SAN FRANCISCO (AdAge.com) -- Prepaid-wireless carrier Virgin Mobile USA is throwing a lifeline to customers who get laid off.
Virgin Mobile will cover the full cost of those customers' calling plans for three months, including taxes and surcharges, under a Pink Slip Protection plan set to launch April 15.
New customers who choose plans that cost $29.99 or more will automatically be enrolled in the program but will need to be paying users for at least two months before becoming eligible. Current Virgin customers can sign on through June 30. In all cases those sticking the carrier with their bills will need to supply proof of state-unemployment-benefits eligibility.
Virgin is betting that its offer will resonate with consumers on limited budgets who want to terminate or switch cellular services as the economy dictate. The move also tries to show that Virgin is sympathetic with its core prepay customers, who are often the most vulnerable in the brutal economic down cycle.
"It's quite a differentiator," said Bob Stohrer, Virgin Mobile's chief marketing officer. "This is relevant to our core customer who typically spends less [on wireless] on a monthly basis than a contract customer."
Virgin Mobile offers prepaid plans to users who do not want to be hemmed in to a contract or have shaky credit histories that lock them out of post-paid plans. Users can either pay as they go or buy prepaid plans that give them a bucket of minutes.
Prepay often appeals to those on limited budgets because they have the flexibility of buying as few or many minutes as they need. And anyone with problematic credit issues can bypass the credit check required for contract customers.
Virgin will also introduce a $49.99 unlimited plan next week, aiming to match a similar plan recently launched by rival Boost Mobile, a unit of Sprint.
Could get some mileage
Some analysts say the safety-net ploy -- the first from a wireless provider -- could get some mileage at a time when people are anxious about their employment status.
"It's a powerful incentive," said Roger Entner, head of telecom research at Nielsen Co. "With a lot of Americans out of a job, a lot more are fearing they'll lose their job."
"It allows you to keep your phone ... when you need a phone to find a new job and when you can afford it the least because you have lost your job," he said.

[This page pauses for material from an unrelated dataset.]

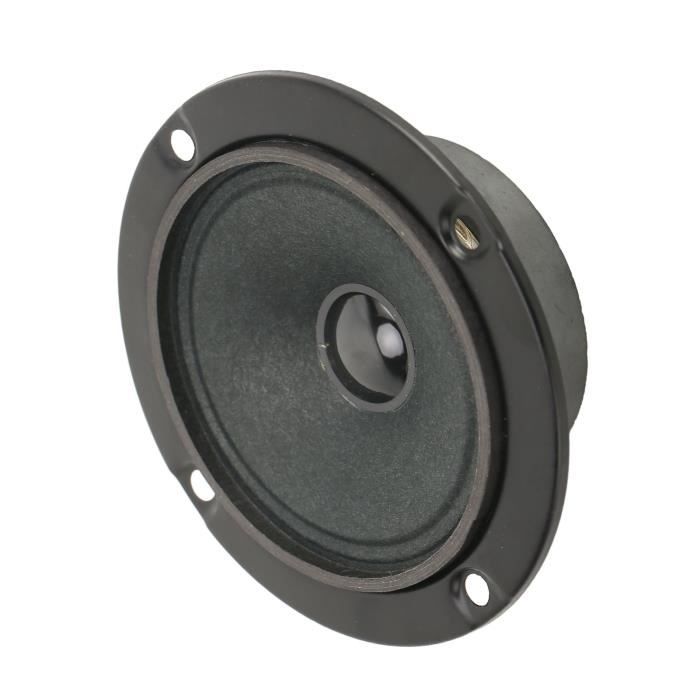 Haut-parleur de voiture Durable , 4 pouces, 2 voies, 300W, Audio HiFi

Mr. Stohrer said promotions for the new offerings will involve digital media, including social networks and sites such as Yahoo, to deliver both broad impact and targeted media. Virgin will also drive marketing from its website and customized point-of-sale promotions through retail outlets such as Walmart and Target.
"Our website is our carrier store, so we will attempt to route as many people as possible to our retail partners," he said.
Coming out ahead
Since carriers subsidize their subscribers' handsets upfront, money is made on the back end during a period when the subscriber is committed to the carrier. For Virgin to come out ahead, customers who benefit from this plan would have to stay with the carrier for at least nine months, possibly longer, Mr. Entner said.
While prepay is used almost exclusively in parts of Europe and Asia, estimates for the U.S. prepay base range from about 10% to 20% of wireless users. Most Americans are post-paid customers who commit them into multiyear contracts.
Although churn rates, or customer turnover, are greater among prepay customers, the prepay segment is expected to grow 14% next year, compared with post-pay's 4%, according to third-party research provided by Boost Mobile.